= Community-engaged research =

Community-engaged research (CEnR) is the process of working collaboratively with groups of people affiliated by geographic proximity, special interests, or similar situations with respect to issues affecting their well-being. One of the most widely used forms of community-engaged research is community-based participatory research (CBPR), though it also encompasses action research and participatory action research. Another form of community-engaged research is integrated knowledge translation (iKT), defined as "an approach to doing research that applies the principles of knowledge translation to the entire research process". The iKT evolves around the concept of engaging different levels of knowledge users (community members, organizations working in the community, and policy makers) as equal partners in the research activities so that research outputs are more relevant to, and more likely to be useful to, the knowledge users.

== History ==
Community-engaged research arose in response to historical abuse of marginalized people by researchers, who failed to consider the needs of the community and potential benefits of the research. Types of CEnR include action research, community-based participatory research (CBPR), and participatory action research (PAR). The field of CEnR has grown rapidly since 2005.

== Process ==
Community-engaged research is planned in partnership with the community that is the intended target of the research.

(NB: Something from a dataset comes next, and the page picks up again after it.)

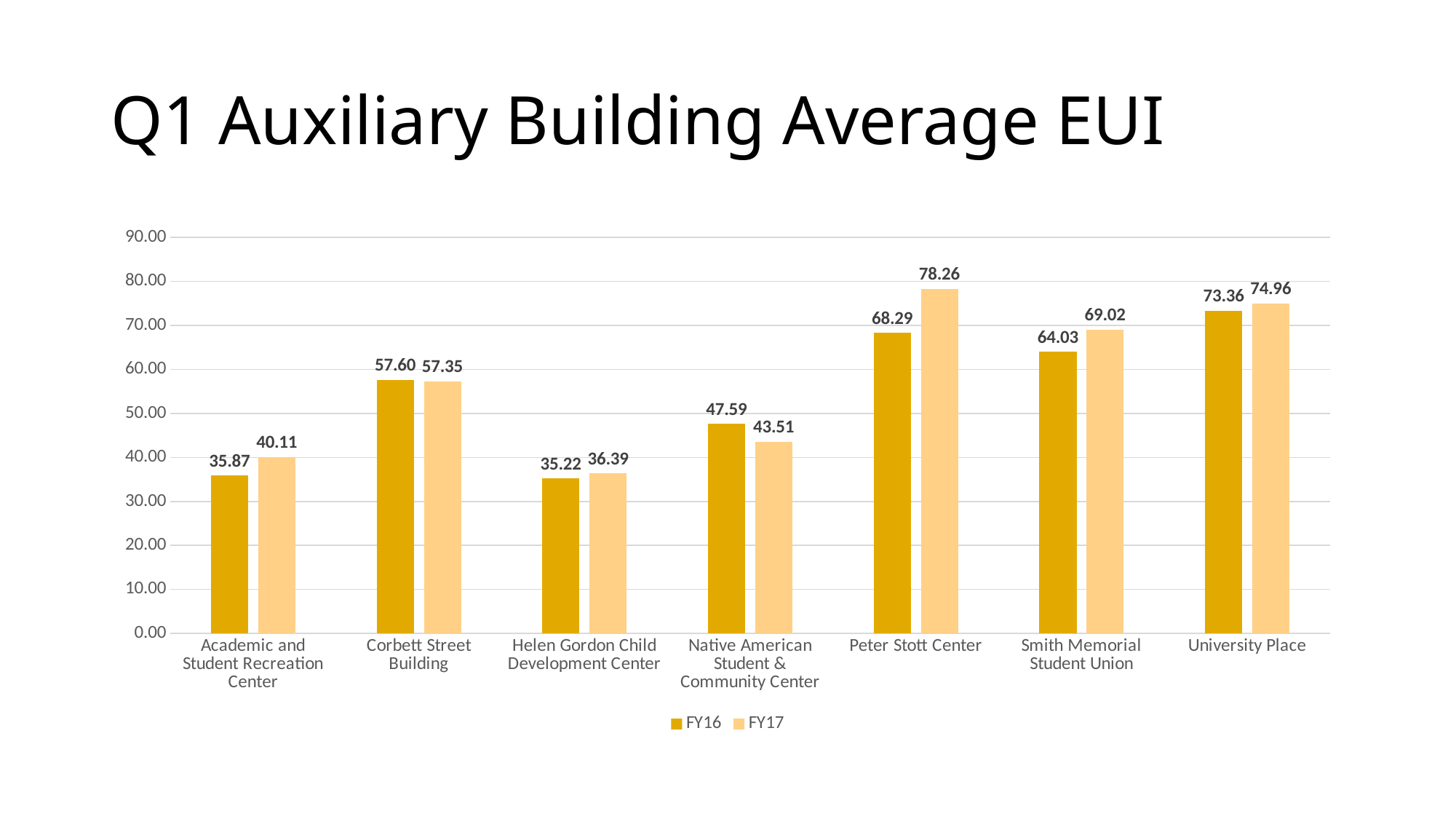
What kind of chart is shown on the slide? Bar chart Which is larger for Corbett Street Building, the FY16 value or the FY17 value? FY16 What is the difference between the FY17 and FY16 values for Smith Memorial Student Union? 4.99 What is the FY16 value for Peter Stott Center? 68.29 How many buildings are shown on the x axis? 7 What is the FY17 value for Native American Student & Community Center? 43.51 Which building has the lowest FY16 value? Helen Gordon Child Development Center Is the FY16 value for University Place greater or less than 70.00? greater How many series does the legend list? 2 What is the FY17 value for Academic and Student Recreation Center? 40.11 Which building has the highest FY17 value? Peter Stott Center What is the title of the chart? Q1 Auxiliary Building Average EUI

It requires the development of partnerships between researchers and the community, cooperation and negotiation between parties, collaboration, and a commitment to addressing local health concerns. This can create additional steps not traditionally found in research projects, such as jointly creating a mission statement or a memorandum of understanding to establish terminology, timelines, and expectations. These planning steps typically occur before funding is secured for the research project so that a meaningful and trusting relationship is the platform for the research activities. Community members may be skeptical of research conducted without compensation; researchers and the community can collaborate to define fair compensation for participation. The researchers also can involve the community members in the research activities and ensuring community member capacity building needs.

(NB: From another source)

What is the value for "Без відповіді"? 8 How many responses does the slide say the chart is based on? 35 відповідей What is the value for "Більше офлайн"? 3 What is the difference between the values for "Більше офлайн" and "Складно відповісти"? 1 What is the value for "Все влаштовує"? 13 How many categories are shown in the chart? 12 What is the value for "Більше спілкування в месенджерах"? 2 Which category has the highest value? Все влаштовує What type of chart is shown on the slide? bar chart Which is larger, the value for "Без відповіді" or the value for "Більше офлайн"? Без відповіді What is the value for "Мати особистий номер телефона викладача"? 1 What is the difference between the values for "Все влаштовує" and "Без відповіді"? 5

CEnR projects exist along a spectrum of the level of community involvement. In order from least- to most-involved, examples are investigator-driven research, community-placed research, community-based research, community-based participatory research, and community-driven research.

== Scope ==
Reviews of community-engaged research indicate that this type of research predominantly occurs in the US and the Americas. Europe is represented chiefly by studies in the United Kingdom, and some studies have been conducted in Australia as well. Few reviews of community-engaged research have included work done in Africa or Asia.